# PROBLEM
Convert the entries into a JSON list of strings, one string per line with blank lines omitted. Begin at the first line of the entries and stop after the line that contains "point (539, 943) →".

Excerpts from a spatial reasoning dataset:

-- BEGIN --

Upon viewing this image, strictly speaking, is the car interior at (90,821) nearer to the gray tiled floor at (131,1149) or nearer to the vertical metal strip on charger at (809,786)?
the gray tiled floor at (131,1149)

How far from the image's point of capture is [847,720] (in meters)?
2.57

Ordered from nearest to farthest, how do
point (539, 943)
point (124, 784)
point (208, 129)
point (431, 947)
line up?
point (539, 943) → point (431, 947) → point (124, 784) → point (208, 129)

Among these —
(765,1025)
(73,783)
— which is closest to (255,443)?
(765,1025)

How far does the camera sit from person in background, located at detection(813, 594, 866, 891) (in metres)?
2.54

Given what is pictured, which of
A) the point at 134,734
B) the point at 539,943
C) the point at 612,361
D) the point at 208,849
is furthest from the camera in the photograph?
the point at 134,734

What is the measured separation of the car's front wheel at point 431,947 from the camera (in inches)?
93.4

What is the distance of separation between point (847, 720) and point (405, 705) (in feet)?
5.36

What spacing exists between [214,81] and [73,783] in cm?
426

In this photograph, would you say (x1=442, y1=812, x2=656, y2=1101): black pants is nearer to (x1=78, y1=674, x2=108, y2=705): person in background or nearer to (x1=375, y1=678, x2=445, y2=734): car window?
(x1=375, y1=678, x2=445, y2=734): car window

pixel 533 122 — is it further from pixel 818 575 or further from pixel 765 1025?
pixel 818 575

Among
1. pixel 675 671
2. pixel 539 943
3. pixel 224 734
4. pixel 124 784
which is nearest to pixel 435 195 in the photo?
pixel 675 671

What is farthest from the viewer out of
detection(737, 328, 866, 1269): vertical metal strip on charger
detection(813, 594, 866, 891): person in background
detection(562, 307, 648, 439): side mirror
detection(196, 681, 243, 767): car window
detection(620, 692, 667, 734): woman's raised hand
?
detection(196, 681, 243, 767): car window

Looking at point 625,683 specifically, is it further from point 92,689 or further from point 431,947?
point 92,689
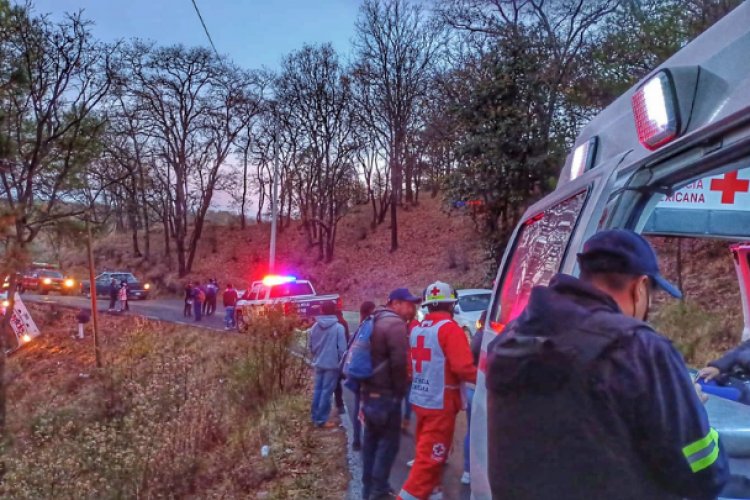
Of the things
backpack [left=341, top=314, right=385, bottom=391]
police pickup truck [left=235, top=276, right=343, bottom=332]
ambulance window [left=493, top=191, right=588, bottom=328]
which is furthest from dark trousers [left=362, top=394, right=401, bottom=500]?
police pickup truck [left=235, top=276, right=343, bottom=332]

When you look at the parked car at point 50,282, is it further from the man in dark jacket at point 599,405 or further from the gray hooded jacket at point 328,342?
the man in dark jacket at point 599,405

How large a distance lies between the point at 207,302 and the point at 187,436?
75.1 feet

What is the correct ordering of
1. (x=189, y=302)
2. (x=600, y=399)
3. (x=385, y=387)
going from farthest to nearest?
(x=189, y=302), (x=385, y=387), (x=600, y=399)

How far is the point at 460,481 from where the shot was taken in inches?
285

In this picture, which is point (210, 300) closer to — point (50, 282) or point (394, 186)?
point (394, 186)

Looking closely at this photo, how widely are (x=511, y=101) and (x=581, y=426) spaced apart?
21051 mm

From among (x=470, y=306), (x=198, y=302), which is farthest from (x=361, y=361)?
(x=198, y=302)

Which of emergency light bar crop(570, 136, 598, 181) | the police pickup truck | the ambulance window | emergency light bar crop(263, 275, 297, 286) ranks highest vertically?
emergency light bar crop(570, 136, 598, 181)

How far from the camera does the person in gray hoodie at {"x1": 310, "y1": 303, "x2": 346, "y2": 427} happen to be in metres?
9.91

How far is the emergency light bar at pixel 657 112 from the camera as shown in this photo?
8.03 ft

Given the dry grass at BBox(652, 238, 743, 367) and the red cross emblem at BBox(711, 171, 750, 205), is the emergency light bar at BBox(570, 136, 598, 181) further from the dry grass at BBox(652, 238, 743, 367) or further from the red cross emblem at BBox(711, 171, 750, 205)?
the dry grass at BBox(652, 238, 743, 367)

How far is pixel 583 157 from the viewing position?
3707mm

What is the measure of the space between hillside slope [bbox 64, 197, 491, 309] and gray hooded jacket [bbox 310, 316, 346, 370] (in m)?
15.2

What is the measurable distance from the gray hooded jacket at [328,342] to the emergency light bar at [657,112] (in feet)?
24.2
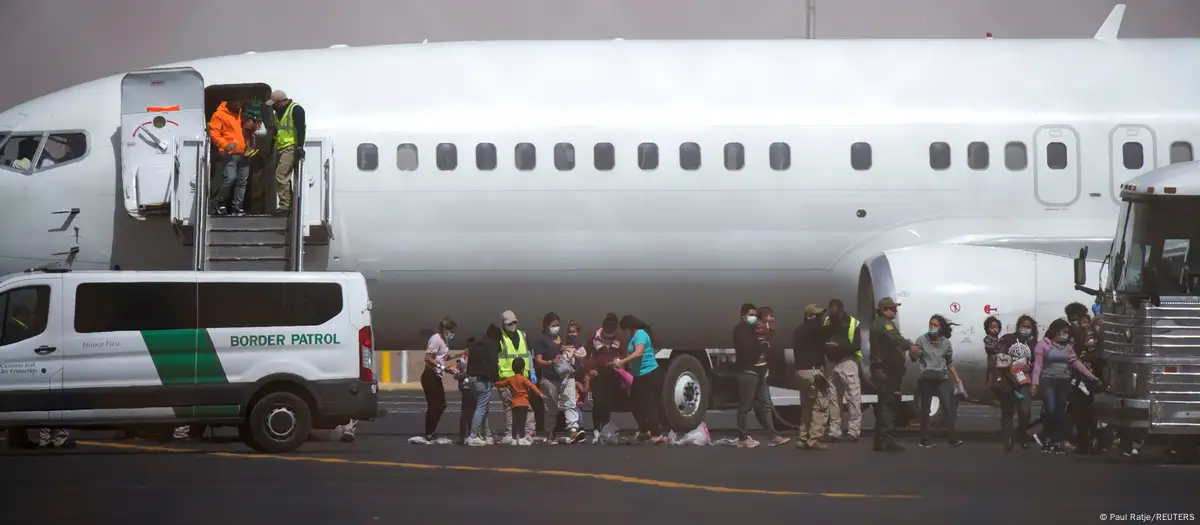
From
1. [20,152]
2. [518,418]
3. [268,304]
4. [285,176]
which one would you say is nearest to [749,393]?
A: [518,418]

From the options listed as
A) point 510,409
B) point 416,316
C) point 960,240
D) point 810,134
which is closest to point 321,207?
point 416,316

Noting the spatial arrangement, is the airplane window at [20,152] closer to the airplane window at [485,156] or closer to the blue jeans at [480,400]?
the airplane window at [485,156]

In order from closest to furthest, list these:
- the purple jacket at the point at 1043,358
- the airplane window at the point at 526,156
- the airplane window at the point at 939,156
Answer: the purple jacket at the point at 1043,358, the airplane window at the point at 526,156, the airplane window at the point at 939,156

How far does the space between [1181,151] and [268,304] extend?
41.2 ft

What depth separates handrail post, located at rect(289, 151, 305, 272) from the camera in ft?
71.4

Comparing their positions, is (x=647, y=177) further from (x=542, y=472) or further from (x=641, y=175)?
(x=542, y=472)

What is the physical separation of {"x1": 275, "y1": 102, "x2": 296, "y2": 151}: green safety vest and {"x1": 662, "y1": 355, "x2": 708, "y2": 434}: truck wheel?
607cm

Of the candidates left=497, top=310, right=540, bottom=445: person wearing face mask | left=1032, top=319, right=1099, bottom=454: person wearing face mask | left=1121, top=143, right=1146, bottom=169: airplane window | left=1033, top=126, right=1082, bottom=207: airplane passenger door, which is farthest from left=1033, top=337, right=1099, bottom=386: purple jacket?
left=497, top=310, right=540, bottom=445: person wearing face mask

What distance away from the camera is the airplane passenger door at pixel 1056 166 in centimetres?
2341

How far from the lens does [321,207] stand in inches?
879

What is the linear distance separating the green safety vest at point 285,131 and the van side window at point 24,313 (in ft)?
11.7

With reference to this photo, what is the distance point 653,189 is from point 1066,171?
5686 mm

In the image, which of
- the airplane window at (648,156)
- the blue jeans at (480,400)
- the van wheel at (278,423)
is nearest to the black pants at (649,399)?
the blue jeans at (480,400)

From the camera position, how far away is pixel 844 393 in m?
22.6
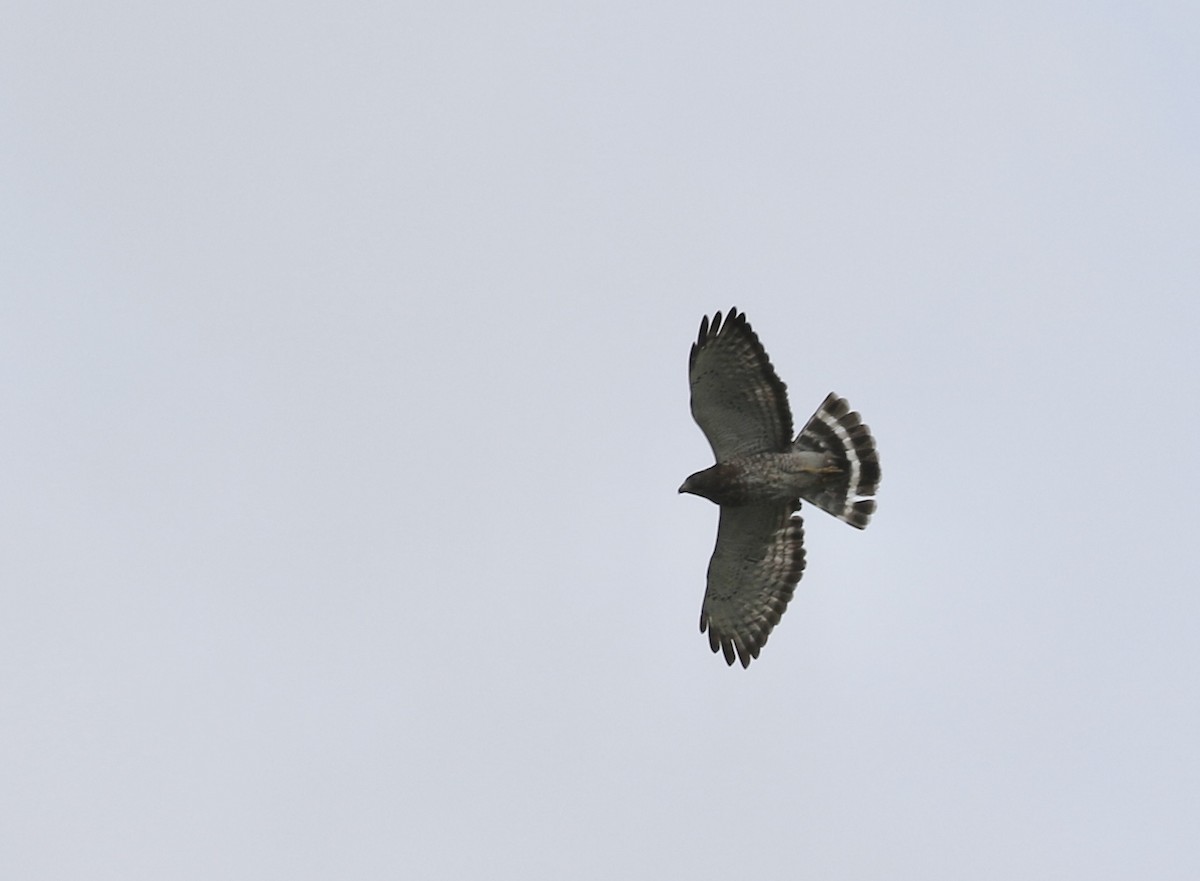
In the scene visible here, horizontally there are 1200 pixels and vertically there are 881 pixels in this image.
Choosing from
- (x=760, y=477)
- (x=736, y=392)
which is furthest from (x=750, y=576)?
(x=736, y=392)

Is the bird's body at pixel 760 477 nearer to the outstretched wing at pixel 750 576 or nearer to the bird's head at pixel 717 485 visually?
the bird's head at pixel 717 485

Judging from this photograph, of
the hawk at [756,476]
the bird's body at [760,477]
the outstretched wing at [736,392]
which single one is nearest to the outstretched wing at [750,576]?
the hawk at [756,476]

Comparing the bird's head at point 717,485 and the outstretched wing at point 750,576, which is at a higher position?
the bird's head at point 717,485

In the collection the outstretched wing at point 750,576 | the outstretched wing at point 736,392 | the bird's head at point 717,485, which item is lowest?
the outstretched wing at point 750,576

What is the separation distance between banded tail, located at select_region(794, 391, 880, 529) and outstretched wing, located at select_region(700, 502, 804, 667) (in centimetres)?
48

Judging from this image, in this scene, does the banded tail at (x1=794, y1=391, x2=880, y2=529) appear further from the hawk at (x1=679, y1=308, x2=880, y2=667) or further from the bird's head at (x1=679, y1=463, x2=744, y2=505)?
the bird's head at (x1=679, y1=463, x2=744, y2=505)

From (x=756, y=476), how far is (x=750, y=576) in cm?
149

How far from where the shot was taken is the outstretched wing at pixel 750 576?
2112 centimetres

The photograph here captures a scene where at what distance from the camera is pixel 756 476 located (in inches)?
805

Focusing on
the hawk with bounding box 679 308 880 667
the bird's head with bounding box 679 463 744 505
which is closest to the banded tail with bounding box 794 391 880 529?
the hawk with bounding box 679 308 880 667

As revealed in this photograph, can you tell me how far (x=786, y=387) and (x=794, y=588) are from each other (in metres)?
2.38

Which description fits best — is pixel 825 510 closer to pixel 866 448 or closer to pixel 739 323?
pixel 866 448

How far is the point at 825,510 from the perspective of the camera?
825 inches

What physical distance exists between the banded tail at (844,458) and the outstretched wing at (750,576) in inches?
19.0
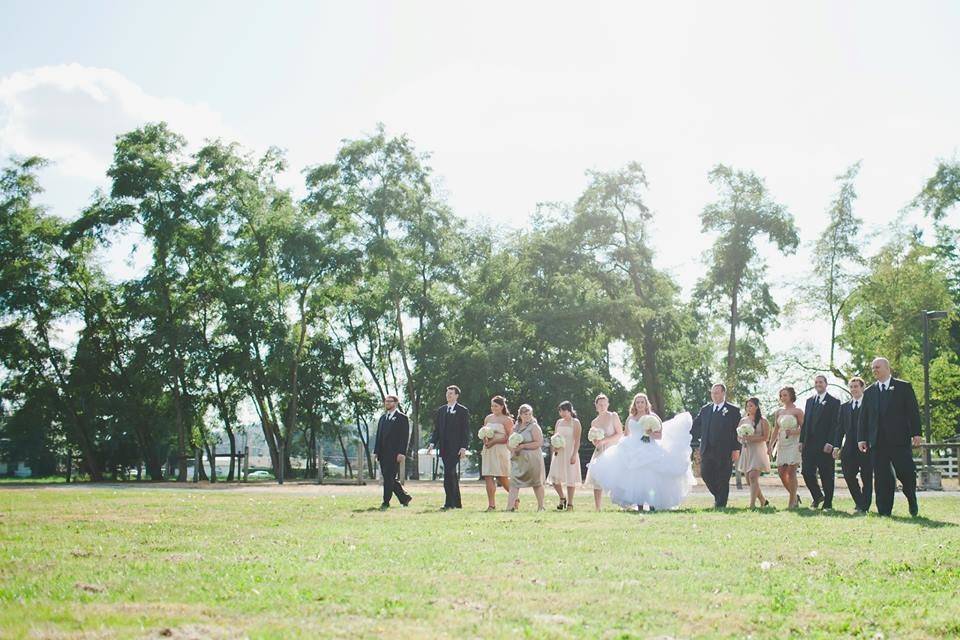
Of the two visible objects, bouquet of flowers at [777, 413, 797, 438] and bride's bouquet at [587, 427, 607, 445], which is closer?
bouquet of flowers at [777, 413, 797, 438]

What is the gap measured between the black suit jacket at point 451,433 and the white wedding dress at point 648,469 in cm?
261

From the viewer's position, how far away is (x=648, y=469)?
59.1 ft

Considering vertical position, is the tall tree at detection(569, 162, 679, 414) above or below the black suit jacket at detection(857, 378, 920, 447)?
above

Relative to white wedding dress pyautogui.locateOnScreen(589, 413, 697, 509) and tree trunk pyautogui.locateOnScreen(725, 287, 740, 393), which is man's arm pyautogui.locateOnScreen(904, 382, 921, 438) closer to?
white wedding dress pyautogui.locateOnScreen(589, 413, 697, 509)

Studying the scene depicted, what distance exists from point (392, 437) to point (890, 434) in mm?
8954

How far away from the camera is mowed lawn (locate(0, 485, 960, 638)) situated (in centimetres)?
642

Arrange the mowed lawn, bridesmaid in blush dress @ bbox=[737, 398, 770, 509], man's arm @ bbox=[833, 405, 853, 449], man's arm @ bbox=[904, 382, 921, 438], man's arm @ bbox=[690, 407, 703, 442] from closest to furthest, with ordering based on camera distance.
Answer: the mowed lawn
man's arm @ bbox=[904, 382, 921, 438]
man's arm @ bbox=[833, 405, 853, 449]
man's arm @ bbox=[690, 407, 703, 442]
bridesmaid in blush dress @ bbox=[737, 398, 770, 509]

-- END --

# RESULT BELOW
[
  "Upon viewing this image, strictly speaking, is the car interior at (90,821) nearer to the gray tiled floor at (131,1149) or nearer to the vertical metal strip on charger at (809,786)?",
  "the gray tiled floor at (131,1149)",
  "How far from the image's point of capture is [847,720] (in meters)?",
  "2.57",
  "Ordered from nearest to farthest, how do",
  "point (539, 943)",
  "point (124, 784)",
  "point (208, 129)",
  "point (431, 947)",
  "line up?",
  "point (539, 943) → point (431, 947) → point (124, 784) → point (208, 129)"
]